Instruction: Write out the records from the start through the line containing "How many categories (bars)", renaming "categories" to "groups" and leaving everything else unchanged.

+++ Data for the task +++

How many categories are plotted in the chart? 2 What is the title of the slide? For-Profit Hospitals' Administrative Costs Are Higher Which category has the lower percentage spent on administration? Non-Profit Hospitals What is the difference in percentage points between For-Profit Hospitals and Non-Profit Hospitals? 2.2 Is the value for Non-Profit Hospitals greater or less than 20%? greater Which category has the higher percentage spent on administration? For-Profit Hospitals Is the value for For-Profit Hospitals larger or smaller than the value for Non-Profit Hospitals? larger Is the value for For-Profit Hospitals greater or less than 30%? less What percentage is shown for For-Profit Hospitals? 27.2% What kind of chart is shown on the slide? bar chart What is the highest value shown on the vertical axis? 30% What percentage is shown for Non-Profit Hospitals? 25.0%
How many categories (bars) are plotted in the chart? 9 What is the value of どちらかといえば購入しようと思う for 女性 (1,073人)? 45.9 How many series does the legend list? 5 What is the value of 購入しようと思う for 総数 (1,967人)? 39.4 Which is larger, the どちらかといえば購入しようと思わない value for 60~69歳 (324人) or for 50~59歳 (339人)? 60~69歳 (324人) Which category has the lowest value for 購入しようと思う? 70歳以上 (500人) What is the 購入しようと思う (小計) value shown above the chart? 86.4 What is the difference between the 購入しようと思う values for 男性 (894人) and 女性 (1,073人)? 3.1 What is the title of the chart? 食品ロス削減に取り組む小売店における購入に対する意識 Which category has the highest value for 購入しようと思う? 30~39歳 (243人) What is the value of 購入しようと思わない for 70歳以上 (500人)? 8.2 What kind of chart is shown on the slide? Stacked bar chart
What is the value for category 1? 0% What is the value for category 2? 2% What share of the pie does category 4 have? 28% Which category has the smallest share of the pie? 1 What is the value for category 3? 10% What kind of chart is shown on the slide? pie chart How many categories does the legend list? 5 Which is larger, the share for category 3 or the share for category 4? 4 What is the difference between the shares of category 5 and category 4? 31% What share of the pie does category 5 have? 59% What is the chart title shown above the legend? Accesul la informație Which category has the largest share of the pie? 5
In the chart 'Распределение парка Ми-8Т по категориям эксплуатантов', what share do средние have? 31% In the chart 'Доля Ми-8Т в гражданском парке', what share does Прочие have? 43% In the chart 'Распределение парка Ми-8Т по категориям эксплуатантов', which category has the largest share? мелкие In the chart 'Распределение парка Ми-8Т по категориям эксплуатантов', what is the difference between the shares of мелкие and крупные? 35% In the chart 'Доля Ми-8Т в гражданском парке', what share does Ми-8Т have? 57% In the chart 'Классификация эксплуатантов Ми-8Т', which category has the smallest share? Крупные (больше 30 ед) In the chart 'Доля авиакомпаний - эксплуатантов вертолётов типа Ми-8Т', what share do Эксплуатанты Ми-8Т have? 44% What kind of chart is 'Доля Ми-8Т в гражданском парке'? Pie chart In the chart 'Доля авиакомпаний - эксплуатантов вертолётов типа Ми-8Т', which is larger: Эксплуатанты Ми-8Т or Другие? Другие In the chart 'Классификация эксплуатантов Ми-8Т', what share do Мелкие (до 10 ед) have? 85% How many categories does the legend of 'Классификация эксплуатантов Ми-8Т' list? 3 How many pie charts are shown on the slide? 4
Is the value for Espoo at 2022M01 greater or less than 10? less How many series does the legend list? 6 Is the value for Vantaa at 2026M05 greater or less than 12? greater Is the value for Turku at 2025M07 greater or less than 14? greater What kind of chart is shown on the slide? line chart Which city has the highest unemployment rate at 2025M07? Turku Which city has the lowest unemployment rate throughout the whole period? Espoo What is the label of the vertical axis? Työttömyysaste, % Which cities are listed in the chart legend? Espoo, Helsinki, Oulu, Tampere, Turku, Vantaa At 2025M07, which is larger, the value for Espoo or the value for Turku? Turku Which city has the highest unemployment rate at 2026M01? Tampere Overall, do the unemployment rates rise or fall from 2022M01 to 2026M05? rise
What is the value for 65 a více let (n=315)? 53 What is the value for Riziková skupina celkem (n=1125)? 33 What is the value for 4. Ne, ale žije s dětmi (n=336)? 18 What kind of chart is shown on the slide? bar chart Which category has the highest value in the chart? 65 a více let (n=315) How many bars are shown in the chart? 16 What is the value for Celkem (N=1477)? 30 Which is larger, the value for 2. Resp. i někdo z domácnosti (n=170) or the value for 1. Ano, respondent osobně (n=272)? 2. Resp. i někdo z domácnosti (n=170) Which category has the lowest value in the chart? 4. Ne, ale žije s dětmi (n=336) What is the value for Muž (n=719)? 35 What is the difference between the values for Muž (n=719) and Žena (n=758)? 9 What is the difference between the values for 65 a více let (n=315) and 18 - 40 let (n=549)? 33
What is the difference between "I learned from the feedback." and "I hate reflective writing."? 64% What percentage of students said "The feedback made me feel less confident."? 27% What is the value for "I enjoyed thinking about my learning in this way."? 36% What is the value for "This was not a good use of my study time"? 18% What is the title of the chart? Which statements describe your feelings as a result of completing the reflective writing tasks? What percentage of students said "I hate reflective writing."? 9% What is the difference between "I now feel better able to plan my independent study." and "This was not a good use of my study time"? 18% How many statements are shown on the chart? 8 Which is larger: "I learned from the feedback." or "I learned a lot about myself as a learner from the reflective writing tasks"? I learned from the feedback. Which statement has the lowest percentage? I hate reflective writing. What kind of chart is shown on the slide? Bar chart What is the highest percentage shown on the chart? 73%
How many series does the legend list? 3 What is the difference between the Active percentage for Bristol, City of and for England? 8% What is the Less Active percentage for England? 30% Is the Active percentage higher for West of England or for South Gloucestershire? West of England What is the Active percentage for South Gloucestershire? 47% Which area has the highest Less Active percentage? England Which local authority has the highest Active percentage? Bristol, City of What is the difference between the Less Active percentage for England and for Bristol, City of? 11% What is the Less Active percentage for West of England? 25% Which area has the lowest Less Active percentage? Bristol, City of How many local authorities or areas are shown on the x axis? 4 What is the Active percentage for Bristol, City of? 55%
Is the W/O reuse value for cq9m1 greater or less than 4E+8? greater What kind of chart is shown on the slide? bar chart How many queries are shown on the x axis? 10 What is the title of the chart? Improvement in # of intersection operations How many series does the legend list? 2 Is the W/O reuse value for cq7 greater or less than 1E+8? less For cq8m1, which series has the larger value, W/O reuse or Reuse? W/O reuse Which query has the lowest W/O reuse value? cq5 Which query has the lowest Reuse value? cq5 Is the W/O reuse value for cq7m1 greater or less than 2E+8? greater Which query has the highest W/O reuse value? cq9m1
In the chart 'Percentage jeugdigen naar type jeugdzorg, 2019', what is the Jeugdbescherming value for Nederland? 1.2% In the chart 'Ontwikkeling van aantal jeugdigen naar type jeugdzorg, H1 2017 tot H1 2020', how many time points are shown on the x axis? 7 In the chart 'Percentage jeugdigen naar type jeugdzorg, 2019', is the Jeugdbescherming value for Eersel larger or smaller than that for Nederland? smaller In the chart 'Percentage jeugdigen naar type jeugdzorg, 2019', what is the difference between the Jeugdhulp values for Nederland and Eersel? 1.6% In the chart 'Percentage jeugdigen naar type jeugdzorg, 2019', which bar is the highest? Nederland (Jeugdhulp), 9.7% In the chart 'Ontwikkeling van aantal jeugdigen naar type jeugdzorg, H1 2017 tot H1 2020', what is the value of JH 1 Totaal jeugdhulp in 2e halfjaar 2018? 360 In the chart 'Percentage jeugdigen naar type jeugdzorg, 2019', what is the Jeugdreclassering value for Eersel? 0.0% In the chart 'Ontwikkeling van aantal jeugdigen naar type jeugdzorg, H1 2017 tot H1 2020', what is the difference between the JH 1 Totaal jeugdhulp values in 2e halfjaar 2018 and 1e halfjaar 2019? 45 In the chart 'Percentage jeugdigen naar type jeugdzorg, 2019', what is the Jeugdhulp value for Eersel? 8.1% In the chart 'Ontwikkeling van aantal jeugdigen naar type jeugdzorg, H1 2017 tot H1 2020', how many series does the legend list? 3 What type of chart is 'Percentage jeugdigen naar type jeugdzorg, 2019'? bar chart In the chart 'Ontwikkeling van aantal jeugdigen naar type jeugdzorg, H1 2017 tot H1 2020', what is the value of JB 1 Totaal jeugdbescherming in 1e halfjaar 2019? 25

+++

Answer to this task:
How many groups are plotted in the chart? 2 What is the title of the slide? For-Profit Hospitals' Administrative Costs Are Higher Which category has the lower percentage spent on administration? Non-Profit Hospitals What is the difference in percentage points between For-Profit Hospitals and Non-Profit Hospitals? 2.2 Is the value for Non-Profit Hospitals greater or less than 20%? greater Which category has the higher percentage spent on administration? For-Profit Hospitals Is the value for For-Profit Hospitals larger or smaller than the value for Non-Profit Hospitals? larger Is the value for For-Profit Hospitals greater or less than 30%? less What percentage is shown for For-Profit Hospitals? 27.2% What kind of chart is shown on the slide? bar chart What is the highest value shown on the vertical axis? 30% What percentage is shown for Non-Profit Hospitals? 25.0%
How many groups (bars) are plotted in the chart? 9 What is the value of どちらかといえば購入しようと思う for 女性 (1,073人)? 45.9 How many series does the legend list? 5 What is the value of 購入しようと思う for 総数 (1,967人)? 39.4 Which is larger, the どちらかといえば購入しようと思わない value for 60~69歳 (324人) or for 50~59歳 (339人)? 60~69歳 (324人) Which category has the lowest value for 購入しようと思う? 70歳以上 (500人) What is the 購入しようと思う (小計) value shown above the chart? 86.4 What is the difference between the 購入しようと思う values for 男性 (894人) and 女性 (1,073人)? 3.1 What is the title of the chart? 食品ロス削減に取り組む小売店における購入に対する意識 Which category has the highest value for 購入しようと思う? 30~39歳 (243人) What is the value of 購入しようと思わない for 70歳以上 (500人)? 8.2 What kind of chart is shown on the slide? Stacked bar chart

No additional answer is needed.